What this task involves> Give back the material that follows, identical in every line.

(Record extracts Opens)

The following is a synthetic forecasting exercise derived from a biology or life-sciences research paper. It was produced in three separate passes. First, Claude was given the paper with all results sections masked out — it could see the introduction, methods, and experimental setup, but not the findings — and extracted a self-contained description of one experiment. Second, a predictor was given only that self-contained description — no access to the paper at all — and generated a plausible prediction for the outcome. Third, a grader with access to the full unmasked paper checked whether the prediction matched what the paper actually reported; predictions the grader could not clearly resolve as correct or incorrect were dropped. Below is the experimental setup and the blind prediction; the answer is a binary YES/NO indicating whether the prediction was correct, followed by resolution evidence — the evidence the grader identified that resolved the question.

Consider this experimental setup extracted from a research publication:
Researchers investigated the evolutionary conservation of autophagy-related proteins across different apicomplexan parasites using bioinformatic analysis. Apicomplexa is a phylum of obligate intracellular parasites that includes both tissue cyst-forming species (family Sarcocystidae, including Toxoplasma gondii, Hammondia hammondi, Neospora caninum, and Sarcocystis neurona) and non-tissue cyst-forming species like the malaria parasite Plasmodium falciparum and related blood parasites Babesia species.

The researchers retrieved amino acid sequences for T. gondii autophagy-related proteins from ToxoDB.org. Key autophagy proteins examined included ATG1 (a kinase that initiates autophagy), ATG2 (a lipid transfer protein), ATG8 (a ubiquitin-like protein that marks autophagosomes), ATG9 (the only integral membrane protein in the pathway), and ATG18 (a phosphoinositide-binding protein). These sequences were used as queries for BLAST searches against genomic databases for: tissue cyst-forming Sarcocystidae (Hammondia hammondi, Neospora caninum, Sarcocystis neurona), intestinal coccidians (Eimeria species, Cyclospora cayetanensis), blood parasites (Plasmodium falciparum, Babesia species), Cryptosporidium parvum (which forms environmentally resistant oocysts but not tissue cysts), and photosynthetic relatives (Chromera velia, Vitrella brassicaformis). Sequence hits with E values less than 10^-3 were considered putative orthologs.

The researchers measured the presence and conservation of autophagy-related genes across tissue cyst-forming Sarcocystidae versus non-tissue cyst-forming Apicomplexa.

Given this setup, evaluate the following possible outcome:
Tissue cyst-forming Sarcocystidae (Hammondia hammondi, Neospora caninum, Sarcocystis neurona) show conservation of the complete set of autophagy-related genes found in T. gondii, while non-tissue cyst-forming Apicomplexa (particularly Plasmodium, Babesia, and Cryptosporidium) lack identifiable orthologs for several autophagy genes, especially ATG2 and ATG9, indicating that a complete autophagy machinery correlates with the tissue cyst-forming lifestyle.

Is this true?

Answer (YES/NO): YES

(Record extracts Closes)

Result of this exercise>
The following is a synthetic forecasting exercise derived from a biology or life-sciences research paper. It was produced in three separate passes. First, Claude was given the paper with all results sections masked out — it could see the introduction, methods, and experimental setup, but not the findings — and extracted a self-contained description of one experiment. Second, a predictor was given only that self-contained description — no access to the paper at all — and generated a plausible prediction for the outcome. Third, a grader with access to the full unmasked paper checked whether the prediction matched what the paper actually reported; predictions the grader could not clearly resolve as correct or incorrect were dropped. Below is the experimental setup and the blind prediction; the answer is a binary YES/NO indicating whether the prediction was correct, followed by resolution evidence — the evidence the grader identified that resolved the question.

Consider this experimental setup extracted from a research publication:
Researchers investigated the evolutionary conservation of autophagy-related proteins across different apicomplexan parasites using bioinformatic analysis. Apicomplexa is a phylum of obligate intracellular parasites that includes both tissue cyst-forming species (family Sarcocystidae, including Toxoplasma gondii, Hammondia hammondi, Neospora caninum, and Sarcocystis neurona) and non-tissue cyst-forming species like the malaria parasite Plasmodium falciparum and related blood parasites Babesia species.

The researchers retrieved amino acid sequences for T. gondii autophagy-related proteins from ToxoDB.org. Key autophagy proteins examined included ATG1 (a kinase that initiates autophagy), ATG2 (a lipid transfer protein), ATG8 (a ubiquitin-like protein that marks autophagosomes), ATG9 (the only integral membrane protein in the pathway), and ATG18 (a phosphoinositide-binding protein). These sequences were used as queries for BLAST searches against genomic databases for: tissue cyst-forming Sarcocystidae (Hammondia hammondi, Neospora caninum, Sarcocystis neurona), intestinal coccidians (Eimeria species, Cyclospora cayetanensis), blood parasites (Plasmodium falciparum, Babesia species), Cryptosporidium parvum (which forms environmentally resistant oocysts but not tissue cysts), and photosynthetic relatives (Chromera velia, Vitrella brassicaformis). Sequence hits with E values less than 10^-3 were considered putative orthologs.

The researchers measured the presence and conservation of autophagy-related genes across tissue cyst-forming Sarcocystidae versus non-tissue cyst-forming Apicomplexa.

Given this setup, evaluate the following possible outcome:
Tissue cyst-forming Sarcocystidae (Hammondia hammondi, Neospora caninum, Sarcocystis neurona) show conservation of the complete set of autophagy-related genes found in T. gondii, while non-tissue cyst-forming Apicomplexa (particularly Plasmodium, Babesia, and Cryptosporidium) lack identifiable orthologs for several autophagy genes, especially ATG2 and ATG9, indicating that a complete autophagy machinery correlates with the tissue cyst-forming lifestyle.

Is this true?

Answer (YES/NO): YES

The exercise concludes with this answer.